The decline shows the Liberal government should rethink its focus on building new nuclear power plants, said Chris Winter, head of the Conservation Council of Ontario, an independent advocacy group.
Critics have said the government is moving far too slowly on conservation as it plans $40 billion worth of new nuclear generating stations.
The report "tells me that people are getting the message and that those of us who said we could go much faster were right, " Winter said. "We always said they could achieve 6,300 megawatts (of reduction) by 2012. At what point do they get the message that people prefer conservation to coal, nuclear or other dirty power?"
But Love said Ontario's conservation goal is far tougher than others in North America. "The next target will be much more difficult."
The power authority has launched 26 conservation programs, ranging from an incentive to encourage homeowners to get rid of energy-sucking old beer fridges to technical help for major industries.

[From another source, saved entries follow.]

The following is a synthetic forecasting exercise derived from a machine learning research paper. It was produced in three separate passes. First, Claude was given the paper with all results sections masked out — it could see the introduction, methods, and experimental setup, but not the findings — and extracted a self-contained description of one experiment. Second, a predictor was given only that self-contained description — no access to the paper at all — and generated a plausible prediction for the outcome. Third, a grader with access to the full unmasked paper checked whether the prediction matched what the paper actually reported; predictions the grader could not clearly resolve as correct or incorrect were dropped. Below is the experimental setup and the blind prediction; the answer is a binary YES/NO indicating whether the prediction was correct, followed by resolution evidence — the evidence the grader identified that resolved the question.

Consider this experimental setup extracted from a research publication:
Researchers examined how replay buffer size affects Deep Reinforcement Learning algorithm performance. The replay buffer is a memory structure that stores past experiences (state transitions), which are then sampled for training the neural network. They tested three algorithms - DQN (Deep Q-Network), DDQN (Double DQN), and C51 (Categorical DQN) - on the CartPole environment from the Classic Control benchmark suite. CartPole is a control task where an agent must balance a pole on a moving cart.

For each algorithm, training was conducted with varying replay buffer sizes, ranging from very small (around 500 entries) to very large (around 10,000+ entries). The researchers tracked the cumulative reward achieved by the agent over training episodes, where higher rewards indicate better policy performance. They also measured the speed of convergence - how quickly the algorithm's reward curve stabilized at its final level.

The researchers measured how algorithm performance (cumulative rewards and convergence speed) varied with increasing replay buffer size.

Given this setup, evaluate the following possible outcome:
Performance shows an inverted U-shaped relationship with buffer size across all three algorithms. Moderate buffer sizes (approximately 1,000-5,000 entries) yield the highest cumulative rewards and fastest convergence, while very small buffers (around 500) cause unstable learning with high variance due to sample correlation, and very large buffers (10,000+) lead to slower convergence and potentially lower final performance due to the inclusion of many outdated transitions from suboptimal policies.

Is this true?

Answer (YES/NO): NO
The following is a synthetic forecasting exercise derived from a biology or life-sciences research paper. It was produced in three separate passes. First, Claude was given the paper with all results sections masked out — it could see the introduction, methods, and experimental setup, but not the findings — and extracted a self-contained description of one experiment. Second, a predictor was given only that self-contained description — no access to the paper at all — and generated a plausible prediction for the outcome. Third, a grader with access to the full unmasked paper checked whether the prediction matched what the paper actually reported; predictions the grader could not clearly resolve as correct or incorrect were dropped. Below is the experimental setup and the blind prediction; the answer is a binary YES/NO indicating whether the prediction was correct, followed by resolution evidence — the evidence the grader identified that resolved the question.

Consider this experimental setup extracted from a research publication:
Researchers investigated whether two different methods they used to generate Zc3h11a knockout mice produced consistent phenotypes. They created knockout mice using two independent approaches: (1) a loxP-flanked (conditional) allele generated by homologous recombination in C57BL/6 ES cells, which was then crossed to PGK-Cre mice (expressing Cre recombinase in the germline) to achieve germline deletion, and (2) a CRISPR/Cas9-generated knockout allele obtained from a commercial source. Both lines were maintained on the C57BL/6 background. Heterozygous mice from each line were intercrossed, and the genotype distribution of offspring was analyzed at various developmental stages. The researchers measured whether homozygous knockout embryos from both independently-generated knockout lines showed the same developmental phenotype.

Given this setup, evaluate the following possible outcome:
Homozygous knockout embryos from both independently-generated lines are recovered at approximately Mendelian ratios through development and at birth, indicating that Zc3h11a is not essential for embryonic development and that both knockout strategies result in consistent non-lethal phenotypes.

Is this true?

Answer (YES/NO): NO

No new residential incentives are planned for this summer, but the province has installed 1.4 million "smart meters," out of 4.3 million in total, that will reward consumers for using appliances during periods of low demand.
When it's finally underway, the charge for electricity now no more than 5.9 cents per kilowatt hour will be 9.3 cents during peak times, 7.3 cents in medium periods and only 2.7 cents in off-peak times, generally overnight. A kilowatt-hour is the amount of electricity required to keep a 100-watt light burning for 10 hours, and one billion kilowatts equals one gigawatt.
The conservation effort is a far cry from the 1960s, when the former Ontario Hydro exhorted consumers to turn up their thermostats, take off their socks and "live better electrically." It's also different from the province's only previous attempt to curb demand, when, from 1988 to '92, Hydro had a team of more than 500 staff pushing the conservation message. That program resulted in about half the total electricity savings of the current effort, the power authority says.
The authority is contracting out much of the current conservation work to utilities, energy service companies and non-profit groups.
Ontario's electricity rates are still much lower than most other parts of the world, Paul Shervill, the power authority's vice-president of conservation development said.